» SET OF TASKS:
- A) According to the article on denied travel insurance claims, which is the only policy the writers know of that can be bought after a trip has begun?
- B) Continue the article on denied travel insurance claims, starting after its last sentence.

» DOCUMENT SECTION:
Many travellers assume everything is covered when they buy travel insurance, but that’s not always necessarily the case. We constantly hear stories about travellers claims being denied. Most often, denied claims result when travellers misunderstand their insurance policy.
When you buy travel insurance, you enter into a legal contact. The policy certificate from your insurance company outlines all of the fine print that can help you understand what your policy covers and doesn’t cover.
Here are some of the most common reasons travel insurance claims are denied.
Purchase Insurance Before Leaving
Almost all travel insurance policies require that you purchase your travel insurance before leaving on your trip. The only policy we’re aware of that allows you to purchase insurance after leaving is World Nomads.
Be careful with pre-existing conditions. Insurance companies may deny a claim if you had knowledge that a condition (diagnosed by a doctor or not) could cause you to make a claim on you trip.
In addition, any condition that appears from the time you buy your insurance to the time you start your trip may be counted as a pre-existing condition, even if you didn’t know about it at the time you purchased your insurance.
Pregnancy is often considered a pre-existing condition by many travel insurance companies.
You can determine if pre-existing conditions are covered by reading a review, like Allianz travel insurance reviews, and looking carefully at the travel insurance policy.
Answer medical questionnaires truthfully and carefully. You could have a claim denied for filling out a questionnaire incorrectly.
Call Before Treatment
Always call your travel insurance company before you receive emergency medical treatment. If you can’t call, get someone to call on your behalf, if at all possible. Your insurance company can deny a claim or reduce the amount they’ll pay if you don’t call before treatment.
Extensions of Coverage
Generally, your coverage will automatically extend if you need to delay your return due to a medical emergency. If your return is delayed for a medical emergency, get in touch with your insurance company as soon as possible.
Some companies may not offer this automatic extension, or may have time limits on the extension.
Travel insurance policies often have a list of common exclusions. You can find these in the policy certificate in a section entitled General Policy Exclusions (or something similar). If you injure yourself when engaged in any of these, your travel insurance company probably won’t cover you.
- Self-inflicted injuries. While this includes attempted suicide, it also can refer general stupidity. If you decide to climb to the mouth of an active volcano when guides have warned you it may be dangerous, guess what? Your insurance probably won’t cover you.

» EXCERPTED RECORDS:

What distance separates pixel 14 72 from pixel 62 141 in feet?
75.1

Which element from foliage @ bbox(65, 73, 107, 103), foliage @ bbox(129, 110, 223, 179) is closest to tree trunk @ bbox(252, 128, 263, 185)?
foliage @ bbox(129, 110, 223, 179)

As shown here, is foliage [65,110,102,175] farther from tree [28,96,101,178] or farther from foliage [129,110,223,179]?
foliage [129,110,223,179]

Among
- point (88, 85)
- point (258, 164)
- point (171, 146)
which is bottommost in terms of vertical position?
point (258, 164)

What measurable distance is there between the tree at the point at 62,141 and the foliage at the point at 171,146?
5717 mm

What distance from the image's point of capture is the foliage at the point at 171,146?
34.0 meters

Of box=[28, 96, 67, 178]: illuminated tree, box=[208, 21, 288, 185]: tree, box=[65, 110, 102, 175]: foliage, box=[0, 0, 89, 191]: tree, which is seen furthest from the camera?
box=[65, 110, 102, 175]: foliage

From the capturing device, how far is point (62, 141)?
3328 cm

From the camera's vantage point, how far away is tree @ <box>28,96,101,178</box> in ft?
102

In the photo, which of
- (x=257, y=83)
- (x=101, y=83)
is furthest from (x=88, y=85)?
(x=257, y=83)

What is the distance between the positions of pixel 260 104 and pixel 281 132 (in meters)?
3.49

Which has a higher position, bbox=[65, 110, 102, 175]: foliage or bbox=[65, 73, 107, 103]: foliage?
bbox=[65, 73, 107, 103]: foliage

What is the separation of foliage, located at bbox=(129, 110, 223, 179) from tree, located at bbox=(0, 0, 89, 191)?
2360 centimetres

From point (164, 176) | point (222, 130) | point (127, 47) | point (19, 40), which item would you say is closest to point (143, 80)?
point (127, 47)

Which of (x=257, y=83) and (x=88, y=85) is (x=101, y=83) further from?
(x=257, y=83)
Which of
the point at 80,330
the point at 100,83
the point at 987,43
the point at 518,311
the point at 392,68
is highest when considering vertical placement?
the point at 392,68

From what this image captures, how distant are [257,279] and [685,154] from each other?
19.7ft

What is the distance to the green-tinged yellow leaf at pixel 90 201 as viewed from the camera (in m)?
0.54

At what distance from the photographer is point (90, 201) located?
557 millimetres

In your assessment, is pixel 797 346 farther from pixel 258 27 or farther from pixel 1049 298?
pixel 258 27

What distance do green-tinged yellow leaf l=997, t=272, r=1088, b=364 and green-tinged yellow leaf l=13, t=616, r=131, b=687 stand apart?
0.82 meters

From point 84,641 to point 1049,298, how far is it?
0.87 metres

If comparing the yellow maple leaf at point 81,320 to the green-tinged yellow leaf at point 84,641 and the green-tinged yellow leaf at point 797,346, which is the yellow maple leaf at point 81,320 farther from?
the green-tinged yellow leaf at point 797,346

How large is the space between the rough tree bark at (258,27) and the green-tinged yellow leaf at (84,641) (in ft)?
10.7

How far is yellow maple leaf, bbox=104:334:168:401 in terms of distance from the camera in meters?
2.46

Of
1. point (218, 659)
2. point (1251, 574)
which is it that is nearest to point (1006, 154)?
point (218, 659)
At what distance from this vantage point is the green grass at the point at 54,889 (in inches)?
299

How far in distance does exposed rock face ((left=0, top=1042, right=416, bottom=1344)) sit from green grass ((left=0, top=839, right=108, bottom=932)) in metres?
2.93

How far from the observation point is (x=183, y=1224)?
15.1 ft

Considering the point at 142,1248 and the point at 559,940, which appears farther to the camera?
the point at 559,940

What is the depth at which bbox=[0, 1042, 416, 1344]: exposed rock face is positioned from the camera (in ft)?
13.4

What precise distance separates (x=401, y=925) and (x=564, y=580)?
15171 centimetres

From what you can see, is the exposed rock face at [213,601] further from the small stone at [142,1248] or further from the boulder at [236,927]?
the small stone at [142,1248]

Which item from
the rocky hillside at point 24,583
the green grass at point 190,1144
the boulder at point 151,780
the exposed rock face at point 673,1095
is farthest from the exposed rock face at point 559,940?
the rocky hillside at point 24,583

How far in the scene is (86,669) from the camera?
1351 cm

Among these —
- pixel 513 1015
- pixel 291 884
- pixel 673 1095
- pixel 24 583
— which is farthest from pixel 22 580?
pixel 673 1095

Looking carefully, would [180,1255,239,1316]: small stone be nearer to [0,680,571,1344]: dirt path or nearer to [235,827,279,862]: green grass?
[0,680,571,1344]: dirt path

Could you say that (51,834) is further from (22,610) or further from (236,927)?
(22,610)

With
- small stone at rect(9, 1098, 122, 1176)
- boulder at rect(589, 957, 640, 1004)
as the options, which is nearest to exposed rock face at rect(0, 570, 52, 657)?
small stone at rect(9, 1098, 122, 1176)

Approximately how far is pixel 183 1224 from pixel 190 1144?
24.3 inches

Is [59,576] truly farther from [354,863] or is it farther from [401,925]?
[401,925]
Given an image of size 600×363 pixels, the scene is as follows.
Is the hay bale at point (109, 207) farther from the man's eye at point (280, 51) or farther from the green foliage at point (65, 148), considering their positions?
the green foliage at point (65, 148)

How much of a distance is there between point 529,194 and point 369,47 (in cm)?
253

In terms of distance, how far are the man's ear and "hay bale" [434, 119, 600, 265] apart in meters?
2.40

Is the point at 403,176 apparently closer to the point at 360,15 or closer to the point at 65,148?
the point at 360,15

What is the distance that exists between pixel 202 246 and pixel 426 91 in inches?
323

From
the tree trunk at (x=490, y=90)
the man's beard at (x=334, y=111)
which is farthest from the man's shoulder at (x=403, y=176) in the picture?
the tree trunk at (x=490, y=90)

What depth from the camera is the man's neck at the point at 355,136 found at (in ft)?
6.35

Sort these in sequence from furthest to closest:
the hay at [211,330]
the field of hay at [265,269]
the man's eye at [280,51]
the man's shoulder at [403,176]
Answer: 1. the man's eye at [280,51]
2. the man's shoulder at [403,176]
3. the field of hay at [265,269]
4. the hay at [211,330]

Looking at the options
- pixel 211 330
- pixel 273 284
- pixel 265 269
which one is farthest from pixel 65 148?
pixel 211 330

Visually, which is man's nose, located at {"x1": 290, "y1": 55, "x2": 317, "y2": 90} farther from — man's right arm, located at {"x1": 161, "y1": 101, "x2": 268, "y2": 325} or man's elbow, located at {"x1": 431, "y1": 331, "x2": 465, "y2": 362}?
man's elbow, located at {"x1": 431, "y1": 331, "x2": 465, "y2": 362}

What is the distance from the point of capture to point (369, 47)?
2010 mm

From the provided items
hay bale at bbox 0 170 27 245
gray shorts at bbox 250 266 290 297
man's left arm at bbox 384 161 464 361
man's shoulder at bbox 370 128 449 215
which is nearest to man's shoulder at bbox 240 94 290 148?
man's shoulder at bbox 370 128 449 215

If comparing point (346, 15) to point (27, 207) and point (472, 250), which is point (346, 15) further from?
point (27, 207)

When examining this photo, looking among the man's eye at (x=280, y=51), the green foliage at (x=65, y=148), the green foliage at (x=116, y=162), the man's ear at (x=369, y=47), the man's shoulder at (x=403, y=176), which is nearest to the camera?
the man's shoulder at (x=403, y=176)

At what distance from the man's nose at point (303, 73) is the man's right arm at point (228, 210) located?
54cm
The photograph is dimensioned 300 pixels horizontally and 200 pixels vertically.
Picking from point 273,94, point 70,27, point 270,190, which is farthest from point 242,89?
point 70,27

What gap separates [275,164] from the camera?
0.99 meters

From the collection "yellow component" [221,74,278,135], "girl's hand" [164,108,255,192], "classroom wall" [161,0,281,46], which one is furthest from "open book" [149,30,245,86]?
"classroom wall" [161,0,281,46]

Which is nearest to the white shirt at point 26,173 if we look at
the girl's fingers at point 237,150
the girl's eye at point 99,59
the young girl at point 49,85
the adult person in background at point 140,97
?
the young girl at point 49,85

» ANSWERS FOR THE TASKS:
- A) World Nomads

- B)
- Adventure sports. Many insurance companies will not cover you if you participate in activities like bungee jumping, parachuting, mountain climbing or scuba diving (although you may be covered if you hold a basic scuba designation – check your policy).
- Drug or alcohol use. If you fall down stairs and break your leg after five martinis, your insurance probably won’t cover you.
- Criminal activities. This includes any injuries you get while committing, or attempting to commit, a criminal offence.
- Participating in a riot or civil disorder. If you injure yourself during a protest, you may not be covered.
Incomplete Documentation For A Claim
Failing to complete the insurance company’s claim documentation completely, and in time, results in a lot of claims being denied. Even if the insurance companies requests seem ridiculous, fill out the paperwork they ask.
Trip cancellations require a doctor’s confirmation letter. If at all possible, contact the insurance company before going to the doctor, as they may require a special form.
You can avoid delays and denials of claims by contacting the insurance company early, and keeping all receipts and documentation.
Reason For Cancellation Not Covered
While most trip cancellation policies cover cancellation if you, or your travelling companion, fall sick (and get a doctor’s note), many do not cover cancellation for other reasons. Other common reasons allowed for cancellations are being laid off from your job (though you often need to be employed for a specific amount of time), hurricanes and terrorist incidents.
Your travel insurance policy will list all the allowable reasons for cancellation. If something isn’t on the list, it won’t be covered.
You can get a cancel for any reason rider on many travel insurance plans. It costs more money, but will let you be reimbursed if you cancel a trip for any reason.
Provincial Health Insurance Plan
Every Canadian travel insurance policy we’re investigated requires that you are covered by a government health insurance plan for the full duration of your trip. If you don’t have provincial health insurance coverage during your trip, you may not be covered under your travel insurance, or your benefits may be severely cut.
Read Your Policy
You can increase your chances of a claim being accepted if you carefully read your policy and buy early. Sites like Kanetix.ca will let you compare different policies before you buy.
*As always, the information on this page is from one Canadian traveller to another. We have spent years abroad and have gotten to know the ins and outs of the industry however we are not travel insurance agents. If you have any travel insurance questions, please talk to a qualified travel insurance agent or broker. Finally, policies and plans can and do change all the time, without warning, so always consult your insurance policy since that is the legal document to which you are agreeing to.
*This article is only intended as general advice. Please check your own policy carefully.